Instead, I suggest that the growth of fantasies about powerful young women slaying their way to love with dark and demonic men is a reflection of the sexual and social anxieties of our time. The sexual revolution has robbed women of the desire to be feminine and replaced it with a desire to be strong. So the monster-huntresses are all Amazons and Valkyries, who dress and act like men.
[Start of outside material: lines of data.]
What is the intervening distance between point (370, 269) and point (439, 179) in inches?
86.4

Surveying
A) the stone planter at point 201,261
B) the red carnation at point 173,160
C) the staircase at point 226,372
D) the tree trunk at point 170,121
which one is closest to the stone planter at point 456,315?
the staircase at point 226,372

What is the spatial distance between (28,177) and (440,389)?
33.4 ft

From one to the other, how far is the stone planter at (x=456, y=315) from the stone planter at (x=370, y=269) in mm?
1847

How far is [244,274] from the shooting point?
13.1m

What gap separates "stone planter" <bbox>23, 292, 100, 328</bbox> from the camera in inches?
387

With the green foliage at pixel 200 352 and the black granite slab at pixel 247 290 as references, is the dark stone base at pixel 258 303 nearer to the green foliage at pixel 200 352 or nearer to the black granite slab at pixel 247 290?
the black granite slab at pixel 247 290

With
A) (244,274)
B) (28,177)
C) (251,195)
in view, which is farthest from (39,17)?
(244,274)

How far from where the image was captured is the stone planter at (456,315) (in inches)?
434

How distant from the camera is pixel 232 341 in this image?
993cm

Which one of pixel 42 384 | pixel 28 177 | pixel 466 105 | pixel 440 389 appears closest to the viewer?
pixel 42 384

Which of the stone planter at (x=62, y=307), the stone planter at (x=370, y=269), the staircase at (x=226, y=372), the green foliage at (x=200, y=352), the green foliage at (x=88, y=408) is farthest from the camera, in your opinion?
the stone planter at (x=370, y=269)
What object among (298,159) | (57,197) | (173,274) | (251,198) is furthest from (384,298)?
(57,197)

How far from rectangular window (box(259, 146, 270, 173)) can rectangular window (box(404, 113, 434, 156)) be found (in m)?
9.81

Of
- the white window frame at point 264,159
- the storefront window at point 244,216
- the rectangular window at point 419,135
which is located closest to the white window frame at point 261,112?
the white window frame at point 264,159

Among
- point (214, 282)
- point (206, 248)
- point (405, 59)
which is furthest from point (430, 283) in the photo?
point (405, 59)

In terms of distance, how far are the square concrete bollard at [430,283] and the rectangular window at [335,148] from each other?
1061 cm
That they are also eye-candy, if not fetish fuel (I have yet to see an overweight vampire huntress, or even one scarred from her many battles) appeals to male readers, and betrays that the feminine desire to win mates by attracting and luring them cannot, despite the brave attempts of modern sexual mythologies, be expunged from the feminine psyche.

The predominance of quest stories about parties of men and elves and dwarves fighting Dark Lords is not just due to Tolkien’s influence —— or, rather, that influence is due to a chord the great author struck in the common spirit of the times. It answer a deep seated need to find quests, something worth fighting for, in a questless world.

Other fantasies might indulge in grim and dark worlds, and this for the same reason that Orwell and Huxley wrote their pessimistic tales —— a mouthful of bitterness not only clears the palate, it appeals to that cynical sense of realism that makes the story easier to believe. This is as old as Conan tales in fantasy.

So look for a growth of darker fantasies in the future as the scientific world view slowly gives way to a world view that does not believe in science, nor in any over-arching narrative, nor in truth, nor in beauty, nor in virtue.

Movies like THE MATRIX reflect a metaphysical anxiety or even a paranoia typical of postmodernism that reality  is not reliable, and so the tale tells of rebellion against the falsehoods of the narrative of reality, and delights in the explosions of blood.

As this postmodern view slowly replaces the modern view as the consensuses, science fiction and fantasy will alter the flavor of the water in the well that refreshes the spirit to reflect more abstract — I am tempted to say metaphysical — anxieties and nightmares.

If the next generation is less anxious about the cruel and comfortless universe as seen by modern science, and more anxious about the roaring abyss of meaningless madness as seen by the blindness which follows the modern rejection of philosophy, reason, and faith that reality is real, then expect genre fiction to address that discomfort, and seek to reconcile the human imagination to it.

Expect book covers to be painted in darker hues.